One important use case of the Conduit library
is parsing. In order to perform useful parsing,
we need to be able to occasionally consume "too much"
input, and then put the "leftovers" back into the
input stream, as if they had never been consumed.
Today, we will extend the `Pipe` type yet again,
creating a new primitive, `leftover`,
comparable to that of Data.Conduit.
> {-# LANGUAGE TypeOperators #-}
> {-# OPTIONS_GHC -Wall #-}
>
> module PipeLeftover where
>
> import Control.Monad.Trans.Free (FreeT(..), FreeF(..), liftF, wrap)
> import Fun ((:&:)(..), (:|:)(..))
>
> import Data.Void (Void, absurd)
> import Control.Monad (when, forever)
> import Control.Monad.Trans.Class (lift)

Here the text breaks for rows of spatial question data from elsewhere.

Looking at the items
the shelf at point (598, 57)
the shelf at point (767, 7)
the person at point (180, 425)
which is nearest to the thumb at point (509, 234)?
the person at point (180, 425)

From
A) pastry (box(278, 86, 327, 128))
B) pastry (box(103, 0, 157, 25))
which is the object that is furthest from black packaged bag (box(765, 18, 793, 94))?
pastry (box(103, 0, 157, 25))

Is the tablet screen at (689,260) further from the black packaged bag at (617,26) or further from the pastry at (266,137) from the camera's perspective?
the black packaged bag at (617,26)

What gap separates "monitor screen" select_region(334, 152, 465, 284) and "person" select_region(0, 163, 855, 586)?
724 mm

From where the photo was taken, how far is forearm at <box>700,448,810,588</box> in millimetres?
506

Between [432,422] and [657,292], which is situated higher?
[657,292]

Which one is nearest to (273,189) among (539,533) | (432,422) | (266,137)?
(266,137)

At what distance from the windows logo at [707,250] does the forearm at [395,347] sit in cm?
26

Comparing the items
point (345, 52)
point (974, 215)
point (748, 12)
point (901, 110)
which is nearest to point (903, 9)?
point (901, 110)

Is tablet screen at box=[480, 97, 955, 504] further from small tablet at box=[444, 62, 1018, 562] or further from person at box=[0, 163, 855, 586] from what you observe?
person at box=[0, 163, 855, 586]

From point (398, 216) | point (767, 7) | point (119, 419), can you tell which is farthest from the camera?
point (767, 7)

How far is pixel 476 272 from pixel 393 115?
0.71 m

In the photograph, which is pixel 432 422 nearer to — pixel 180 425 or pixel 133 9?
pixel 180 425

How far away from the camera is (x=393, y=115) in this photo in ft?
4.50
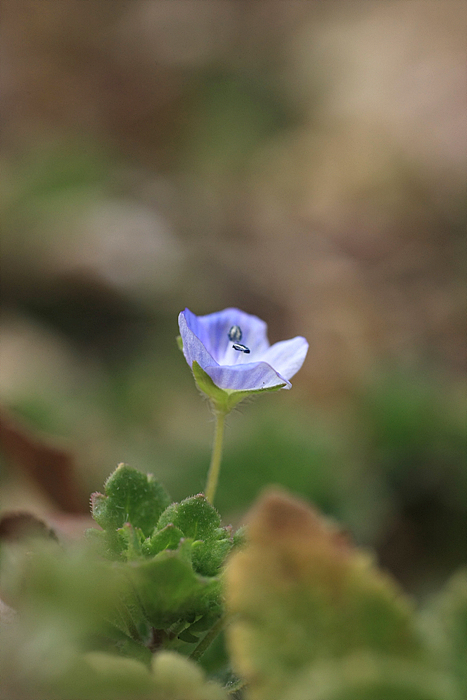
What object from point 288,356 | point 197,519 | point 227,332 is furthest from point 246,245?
point 197,519

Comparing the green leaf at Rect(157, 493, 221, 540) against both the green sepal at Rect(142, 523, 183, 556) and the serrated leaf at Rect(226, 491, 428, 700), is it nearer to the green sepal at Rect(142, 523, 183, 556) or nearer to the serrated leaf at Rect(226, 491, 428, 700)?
the green sepal at Rect(142, 523, 183, 556)

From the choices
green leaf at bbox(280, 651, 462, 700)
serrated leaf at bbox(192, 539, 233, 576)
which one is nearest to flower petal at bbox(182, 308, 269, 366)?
serrated leaf at bbox(192, 539, 233, 576)

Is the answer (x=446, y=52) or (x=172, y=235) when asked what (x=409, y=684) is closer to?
→ (x=172, y=235)

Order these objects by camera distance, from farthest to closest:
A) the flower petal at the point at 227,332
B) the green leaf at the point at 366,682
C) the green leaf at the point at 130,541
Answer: the flower petal at the point at 227,332 → the green leaf at the point at 130,541 → the green leaf at the point at 366,682

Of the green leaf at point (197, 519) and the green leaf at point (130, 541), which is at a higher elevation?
the green leaf at point (197, 519)

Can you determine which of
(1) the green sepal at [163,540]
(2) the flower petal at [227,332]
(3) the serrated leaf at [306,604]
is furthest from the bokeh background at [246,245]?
(3) the serrated leaf at [306,604]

> import Control.Monad.Trans.Resource (MonadResource, allocate, release)
Functors
--------------------------------------------------
We'll create yet another synonym for Const,
this time called `Leftover`.
> newtype Then next = Then next -- Identity
> newtype Yield o next = Yield o -- Const
> newtype Await i next = Await (i -> next) -- Fun
> data Abort next = Abort -- Empty
> newtype Finalize m next = Finalize (m ()) -- Const
> newtype Leftover l next = Leftover l -- Const
> instance Functor Then where
> fmap f (Then next) = Then (f next)
>
> instance Functor (Yield o) where
> fmap _f (Yield o) = Yield o
>
> instance Functor (Await i) where
> fmap f (Await g) = Await (f . g)
>
> instance Functor Abort where
> fmap _f Abort = Abort
>
> instance Functor (Finalize m) where
> fmap _f (Finalize m) = Finalize m
>
> instance Functor (Leftover l) where
> fmap _f (Leftover l) = Leftover l
>
> pass :: Monad m => m ()
> pass = return ()
>
> unreachable :: Monad m => m ()
> unreachable = error "You've reached the unreachable finalizer"
The Pipe type
--------------------------------------------------
The usage of `leftover` will be much like that of `yield`,
we supply a value, and then carry on with our computation.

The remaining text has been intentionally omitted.